Uluslararası ilişkilerde çıkarların söz sahibi olması prensibi, birçok nedenin bir araya gelmesiyle sonuçlanan uçak krizini, beklenen ve beklenmeyen bazı gelişmelerin de sebebi haline getirdi.
Türkiye’de oluşan, Rus doğalgazının yaşanan kriz sonrası kesilmesi endişesi, yapılan resmi açıklamalarla bir nebze azaltılsa da, Türk yetkililer uzun vadede sorunun çözümü için, bölgedeki enerji üreten ülkelere diplomatik ziyaretlerini sıklaştırdı.

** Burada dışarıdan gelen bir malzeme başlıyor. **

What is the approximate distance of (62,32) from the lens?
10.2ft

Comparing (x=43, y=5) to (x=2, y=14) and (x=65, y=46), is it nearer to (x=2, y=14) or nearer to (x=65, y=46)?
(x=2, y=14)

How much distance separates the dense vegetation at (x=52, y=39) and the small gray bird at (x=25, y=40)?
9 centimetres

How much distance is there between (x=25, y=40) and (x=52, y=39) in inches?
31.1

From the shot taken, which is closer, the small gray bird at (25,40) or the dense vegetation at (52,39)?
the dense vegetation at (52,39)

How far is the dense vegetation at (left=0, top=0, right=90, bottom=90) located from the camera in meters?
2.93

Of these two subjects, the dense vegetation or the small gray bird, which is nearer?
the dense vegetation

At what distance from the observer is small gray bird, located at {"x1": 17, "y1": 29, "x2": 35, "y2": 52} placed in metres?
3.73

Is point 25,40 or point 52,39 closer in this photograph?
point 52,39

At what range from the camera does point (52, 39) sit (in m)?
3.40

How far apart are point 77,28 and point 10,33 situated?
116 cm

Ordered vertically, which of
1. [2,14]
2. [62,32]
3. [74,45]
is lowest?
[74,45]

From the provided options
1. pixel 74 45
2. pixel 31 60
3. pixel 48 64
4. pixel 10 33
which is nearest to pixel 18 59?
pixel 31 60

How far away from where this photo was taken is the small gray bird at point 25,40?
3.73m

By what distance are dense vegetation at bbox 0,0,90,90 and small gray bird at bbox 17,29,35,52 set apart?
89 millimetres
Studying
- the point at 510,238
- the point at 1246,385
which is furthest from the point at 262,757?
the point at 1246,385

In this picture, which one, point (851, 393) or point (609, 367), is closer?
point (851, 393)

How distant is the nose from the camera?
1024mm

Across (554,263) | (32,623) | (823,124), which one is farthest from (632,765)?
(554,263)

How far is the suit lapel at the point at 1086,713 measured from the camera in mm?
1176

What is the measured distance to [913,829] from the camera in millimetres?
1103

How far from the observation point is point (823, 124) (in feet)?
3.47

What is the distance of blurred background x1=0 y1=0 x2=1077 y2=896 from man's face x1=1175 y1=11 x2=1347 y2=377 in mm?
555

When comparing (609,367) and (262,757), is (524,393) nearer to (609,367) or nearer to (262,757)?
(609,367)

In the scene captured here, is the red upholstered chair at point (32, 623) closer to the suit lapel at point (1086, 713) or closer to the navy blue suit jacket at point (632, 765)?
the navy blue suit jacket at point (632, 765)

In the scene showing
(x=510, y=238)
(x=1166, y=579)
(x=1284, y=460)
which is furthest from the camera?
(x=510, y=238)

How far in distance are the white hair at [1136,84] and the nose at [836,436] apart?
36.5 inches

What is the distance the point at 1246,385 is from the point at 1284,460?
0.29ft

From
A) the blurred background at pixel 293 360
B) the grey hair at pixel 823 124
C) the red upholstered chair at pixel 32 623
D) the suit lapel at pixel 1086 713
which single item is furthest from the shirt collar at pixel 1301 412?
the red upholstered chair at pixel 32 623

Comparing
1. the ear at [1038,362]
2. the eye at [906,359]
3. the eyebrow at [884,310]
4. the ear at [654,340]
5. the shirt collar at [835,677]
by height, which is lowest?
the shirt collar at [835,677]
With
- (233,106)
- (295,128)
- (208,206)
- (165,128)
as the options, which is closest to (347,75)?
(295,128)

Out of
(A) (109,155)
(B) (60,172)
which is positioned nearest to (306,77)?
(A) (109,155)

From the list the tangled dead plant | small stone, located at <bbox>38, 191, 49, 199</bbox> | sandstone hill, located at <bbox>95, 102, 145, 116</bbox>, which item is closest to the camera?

– “Bir musibet bin nasihatten iyidir”
Olumsuz gibi gözüken olayların bazen olumlu sonuçlara yol açmasının bir örneği de uçak krizi sonrası yaşandı. Enerji uzmanları uzun süredir, Türkiye’nin Rusya’ya doğalgazda bu seviyede bağımlı olmasının tehlikeli sonuçları olabileceği konusunda uyarılarda bulunuyordu.
Ancak ‘musibet’ olarak görülebilecek bu jet krizi, Türkiye’nin enerji arz çeşitliliğinin sağlanmasında gerekli adımlar atılmasını hızlandıracak gibi gözüküyor.
2014 rakamları ile bakıldığında Türkiye 49,2 milyar metreküplük doğalgaz ihtiyacının 26,9 milyar metreküplük kısmını Rusya’dan ithal ediyor. Türkiye’nin elektrik üretiminde doğalgazın payı ise yüzde 40’ın üzerinde.
– İsrail’den “beklenmedik” doğalgaz açıklamaları
Azerbaycan, Türkmenistan, Katar, Kuzey Irak ve Suudi Arabistan gibi ülkelere yapılan üst düzey geziler ve imzalanan işbirliği anlaşmaları sürerken, tarihler 7 Aralık 2015’i gösterdiğinde İsrail Ulusal Altyapı, Enerji ve Su Kaynakları Bakanı Yuval Steinitz’den, “Sahip olduğumuz sahalardan elde edilen doğalgazı ihraç edebileceğimiz bütün rota opsiyonlarını, yani yalnızca Mısır’ı değil, Ürdün’ü, Yunanistan’ı, Türkiye’yi ve batı Avrupa ülkeleri de dahil olmak üzere değerlendiriyoruz, Türkiye ile ilişkilerimiz geçmişte iyiydi ve bunu tekrar sağlamayı düşünmeliyiz” açıklaması geldi.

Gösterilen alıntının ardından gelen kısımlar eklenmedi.